## RECORDS FOR THE EXERCISE
━━━━━━

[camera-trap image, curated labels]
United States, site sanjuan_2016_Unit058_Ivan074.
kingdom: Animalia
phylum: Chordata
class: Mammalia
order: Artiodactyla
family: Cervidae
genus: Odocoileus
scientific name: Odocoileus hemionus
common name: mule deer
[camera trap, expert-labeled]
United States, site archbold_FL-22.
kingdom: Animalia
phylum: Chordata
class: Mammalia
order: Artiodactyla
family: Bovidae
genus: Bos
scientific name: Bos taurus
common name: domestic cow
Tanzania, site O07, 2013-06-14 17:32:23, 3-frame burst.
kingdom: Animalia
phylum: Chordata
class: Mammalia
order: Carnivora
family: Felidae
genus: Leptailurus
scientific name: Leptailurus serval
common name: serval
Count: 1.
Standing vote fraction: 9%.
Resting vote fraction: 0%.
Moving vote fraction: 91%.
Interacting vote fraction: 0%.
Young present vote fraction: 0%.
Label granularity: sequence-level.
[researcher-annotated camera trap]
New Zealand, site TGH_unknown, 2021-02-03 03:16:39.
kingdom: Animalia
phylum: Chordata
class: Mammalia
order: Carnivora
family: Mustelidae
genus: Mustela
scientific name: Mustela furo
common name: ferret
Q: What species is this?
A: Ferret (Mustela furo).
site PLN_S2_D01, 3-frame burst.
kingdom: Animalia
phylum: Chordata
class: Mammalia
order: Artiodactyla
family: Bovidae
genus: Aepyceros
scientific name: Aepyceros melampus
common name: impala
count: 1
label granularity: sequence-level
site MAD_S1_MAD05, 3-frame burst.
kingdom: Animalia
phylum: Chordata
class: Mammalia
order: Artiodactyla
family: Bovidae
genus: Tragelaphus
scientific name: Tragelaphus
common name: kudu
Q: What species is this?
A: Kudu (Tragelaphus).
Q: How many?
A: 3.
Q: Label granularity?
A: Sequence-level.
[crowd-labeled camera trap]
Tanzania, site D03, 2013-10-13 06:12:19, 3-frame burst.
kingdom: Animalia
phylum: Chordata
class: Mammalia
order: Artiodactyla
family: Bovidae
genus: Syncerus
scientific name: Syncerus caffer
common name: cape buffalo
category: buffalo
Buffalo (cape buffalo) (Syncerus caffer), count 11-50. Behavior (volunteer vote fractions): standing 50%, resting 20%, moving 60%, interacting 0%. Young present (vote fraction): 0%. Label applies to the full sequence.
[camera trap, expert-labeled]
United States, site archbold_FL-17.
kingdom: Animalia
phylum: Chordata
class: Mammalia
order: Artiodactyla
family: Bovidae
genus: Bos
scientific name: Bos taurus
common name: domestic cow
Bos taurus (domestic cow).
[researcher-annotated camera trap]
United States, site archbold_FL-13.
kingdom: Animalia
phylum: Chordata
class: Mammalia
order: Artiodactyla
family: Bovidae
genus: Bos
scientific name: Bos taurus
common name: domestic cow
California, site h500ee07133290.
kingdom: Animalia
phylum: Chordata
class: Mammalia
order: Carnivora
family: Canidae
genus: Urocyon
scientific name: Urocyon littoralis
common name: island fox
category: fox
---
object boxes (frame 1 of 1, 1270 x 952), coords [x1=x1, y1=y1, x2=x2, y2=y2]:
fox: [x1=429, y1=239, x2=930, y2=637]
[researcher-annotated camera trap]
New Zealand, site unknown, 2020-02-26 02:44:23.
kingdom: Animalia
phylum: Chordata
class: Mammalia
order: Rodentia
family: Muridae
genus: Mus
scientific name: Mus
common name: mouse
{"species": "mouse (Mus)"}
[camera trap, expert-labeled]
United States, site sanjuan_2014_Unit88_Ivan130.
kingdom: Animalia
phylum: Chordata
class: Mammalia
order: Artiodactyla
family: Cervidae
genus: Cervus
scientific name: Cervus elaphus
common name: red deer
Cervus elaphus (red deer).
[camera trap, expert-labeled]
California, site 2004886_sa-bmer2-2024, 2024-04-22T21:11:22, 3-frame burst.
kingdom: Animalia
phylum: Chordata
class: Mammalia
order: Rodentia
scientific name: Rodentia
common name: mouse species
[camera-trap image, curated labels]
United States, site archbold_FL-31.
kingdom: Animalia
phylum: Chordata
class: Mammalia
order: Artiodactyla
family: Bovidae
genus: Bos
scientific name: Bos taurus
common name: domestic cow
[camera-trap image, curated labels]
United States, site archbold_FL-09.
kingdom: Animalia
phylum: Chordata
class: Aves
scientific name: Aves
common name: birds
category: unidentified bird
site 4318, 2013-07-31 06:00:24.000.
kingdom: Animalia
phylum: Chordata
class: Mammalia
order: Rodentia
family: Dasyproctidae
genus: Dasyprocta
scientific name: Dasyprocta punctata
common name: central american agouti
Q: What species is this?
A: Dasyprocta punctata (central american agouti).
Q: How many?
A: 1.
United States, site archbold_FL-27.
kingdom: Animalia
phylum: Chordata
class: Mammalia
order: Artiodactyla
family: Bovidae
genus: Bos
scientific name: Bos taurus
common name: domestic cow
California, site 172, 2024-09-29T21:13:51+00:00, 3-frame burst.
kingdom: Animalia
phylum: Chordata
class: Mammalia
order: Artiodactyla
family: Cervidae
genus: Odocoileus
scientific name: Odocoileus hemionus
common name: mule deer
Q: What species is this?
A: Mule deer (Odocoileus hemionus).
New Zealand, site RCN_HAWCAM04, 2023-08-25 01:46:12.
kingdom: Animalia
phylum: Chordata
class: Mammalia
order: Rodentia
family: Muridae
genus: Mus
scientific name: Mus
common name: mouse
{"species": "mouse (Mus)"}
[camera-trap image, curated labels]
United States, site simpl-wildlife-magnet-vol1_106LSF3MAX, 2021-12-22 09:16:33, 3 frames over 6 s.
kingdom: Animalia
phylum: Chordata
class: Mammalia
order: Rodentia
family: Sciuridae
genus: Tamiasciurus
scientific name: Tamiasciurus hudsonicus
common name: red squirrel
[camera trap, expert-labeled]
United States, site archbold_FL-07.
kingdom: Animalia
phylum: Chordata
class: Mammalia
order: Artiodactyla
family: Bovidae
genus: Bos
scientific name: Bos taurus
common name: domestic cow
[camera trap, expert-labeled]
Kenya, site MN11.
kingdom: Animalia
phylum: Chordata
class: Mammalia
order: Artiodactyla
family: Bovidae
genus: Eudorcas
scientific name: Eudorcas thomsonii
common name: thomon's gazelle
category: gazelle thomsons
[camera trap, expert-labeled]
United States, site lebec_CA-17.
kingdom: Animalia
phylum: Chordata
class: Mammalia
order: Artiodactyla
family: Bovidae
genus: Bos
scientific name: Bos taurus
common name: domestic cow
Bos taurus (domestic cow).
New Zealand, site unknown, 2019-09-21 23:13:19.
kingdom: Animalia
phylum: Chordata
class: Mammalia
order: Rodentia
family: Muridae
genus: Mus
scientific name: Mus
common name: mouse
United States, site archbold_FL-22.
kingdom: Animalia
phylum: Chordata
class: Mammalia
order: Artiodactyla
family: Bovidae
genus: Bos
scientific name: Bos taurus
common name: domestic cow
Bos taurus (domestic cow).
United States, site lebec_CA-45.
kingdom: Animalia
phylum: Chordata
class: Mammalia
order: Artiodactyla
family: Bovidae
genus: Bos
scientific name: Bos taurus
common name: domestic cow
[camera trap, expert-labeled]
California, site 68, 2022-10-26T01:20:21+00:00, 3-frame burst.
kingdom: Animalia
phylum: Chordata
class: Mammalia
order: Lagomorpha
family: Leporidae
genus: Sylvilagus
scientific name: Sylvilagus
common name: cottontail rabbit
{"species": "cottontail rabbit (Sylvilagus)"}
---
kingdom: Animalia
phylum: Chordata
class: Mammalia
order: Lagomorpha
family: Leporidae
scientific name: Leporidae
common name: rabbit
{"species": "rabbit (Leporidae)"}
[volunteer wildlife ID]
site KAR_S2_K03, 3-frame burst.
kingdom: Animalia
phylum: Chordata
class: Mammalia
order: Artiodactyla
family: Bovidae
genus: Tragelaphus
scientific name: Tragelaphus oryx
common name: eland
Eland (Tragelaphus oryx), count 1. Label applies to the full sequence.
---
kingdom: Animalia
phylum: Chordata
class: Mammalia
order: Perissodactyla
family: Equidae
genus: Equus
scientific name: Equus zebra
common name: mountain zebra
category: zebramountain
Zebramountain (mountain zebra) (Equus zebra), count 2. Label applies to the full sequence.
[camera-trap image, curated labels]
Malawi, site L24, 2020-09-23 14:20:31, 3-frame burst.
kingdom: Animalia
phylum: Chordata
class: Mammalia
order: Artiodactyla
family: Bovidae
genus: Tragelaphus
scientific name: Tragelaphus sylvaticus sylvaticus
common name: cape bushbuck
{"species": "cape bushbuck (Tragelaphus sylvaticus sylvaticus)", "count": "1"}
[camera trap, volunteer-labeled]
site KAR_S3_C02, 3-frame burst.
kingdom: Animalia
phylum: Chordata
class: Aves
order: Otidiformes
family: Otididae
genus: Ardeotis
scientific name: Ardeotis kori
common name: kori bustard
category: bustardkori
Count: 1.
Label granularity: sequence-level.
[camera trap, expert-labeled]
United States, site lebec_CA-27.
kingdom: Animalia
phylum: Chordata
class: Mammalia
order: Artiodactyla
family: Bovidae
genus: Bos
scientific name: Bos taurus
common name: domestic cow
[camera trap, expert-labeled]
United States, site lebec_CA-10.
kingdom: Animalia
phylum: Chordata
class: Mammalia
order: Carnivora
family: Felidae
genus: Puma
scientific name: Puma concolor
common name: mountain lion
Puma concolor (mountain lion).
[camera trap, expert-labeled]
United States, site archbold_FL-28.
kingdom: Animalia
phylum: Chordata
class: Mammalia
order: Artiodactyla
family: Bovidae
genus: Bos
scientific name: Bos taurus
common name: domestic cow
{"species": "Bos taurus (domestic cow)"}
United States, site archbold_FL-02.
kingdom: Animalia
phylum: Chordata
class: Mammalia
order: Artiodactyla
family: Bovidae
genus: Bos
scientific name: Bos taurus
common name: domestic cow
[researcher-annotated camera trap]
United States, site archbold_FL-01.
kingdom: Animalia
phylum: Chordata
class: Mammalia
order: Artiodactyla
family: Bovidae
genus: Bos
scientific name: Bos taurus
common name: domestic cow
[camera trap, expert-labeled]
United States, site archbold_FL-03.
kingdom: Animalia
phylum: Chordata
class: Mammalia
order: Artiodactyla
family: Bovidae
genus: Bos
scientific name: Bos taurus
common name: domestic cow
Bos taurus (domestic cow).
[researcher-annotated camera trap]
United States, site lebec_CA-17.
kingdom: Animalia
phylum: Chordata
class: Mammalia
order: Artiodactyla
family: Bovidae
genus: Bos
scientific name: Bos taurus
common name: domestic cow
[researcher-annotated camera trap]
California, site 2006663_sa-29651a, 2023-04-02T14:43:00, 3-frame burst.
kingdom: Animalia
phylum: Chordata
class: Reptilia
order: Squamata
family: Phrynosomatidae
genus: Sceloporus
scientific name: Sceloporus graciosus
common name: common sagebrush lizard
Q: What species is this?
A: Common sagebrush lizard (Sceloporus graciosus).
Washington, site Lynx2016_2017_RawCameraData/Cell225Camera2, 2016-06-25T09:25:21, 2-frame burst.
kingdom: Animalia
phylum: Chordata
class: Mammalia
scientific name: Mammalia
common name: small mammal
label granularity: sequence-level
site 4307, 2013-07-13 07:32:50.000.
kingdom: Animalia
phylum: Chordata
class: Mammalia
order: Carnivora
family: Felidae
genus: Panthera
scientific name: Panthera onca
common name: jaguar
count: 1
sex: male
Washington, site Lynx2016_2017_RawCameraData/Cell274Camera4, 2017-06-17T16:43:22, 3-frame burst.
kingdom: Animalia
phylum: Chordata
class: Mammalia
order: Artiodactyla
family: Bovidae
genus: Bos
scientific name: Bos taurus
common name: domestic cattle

━━━━━━

## ACTIVITY
Each line from the top of the entries above through the line containing "genus: Mustela" must be transcribed exactly, and no other line may appear.

## RESULT FOR THIS TASK
[camera-trap image, curated labels]
United States, site sanjuan_2016_Unit058_Ivan074.
kingdom: Animalia
phylum: Chordata
class: Mammalia
order: Artiodactyla
family: Cervidae
genus: Odocoileus
scientific name: Odocoileus hemionus
common name: mule deer
[camera trap, expert-labeled]
United States, site archbold_FL-22.
kingdom: Animalia
phylum: Chordata
class: Mammalia
order: Artiodactyla
family: Bovidae
genus: Bos
scientific name: Bos taurus
common name: domestic cow
Tanzania, site O07, 2013-06-14 17:32:23, 3-frame burst.
kingdom: Animalia
phylum: Chordata
class: Mammalia
order: Carnivora
family: Felidae
genus: Leptailurus
scientific name: Leptailurus serval
common name: serval
Count: 1.
Standing vote fraction: 9%.
Resting vote fraction: 0%.
Moving vote fraction: 91%.
Interacting vote fraction: 0%.
Young present vote fraction: 0%.
Label granularity: sequence-level.
[researcher-annotated camera trap]
New Zealand, site TGH_unknown, 2021-02-03 03:16:39.
kingdom: Animalia
phylum: Chordata
class: Mammalia
order: Carnivora
family: Mustelidae
genus: Mustela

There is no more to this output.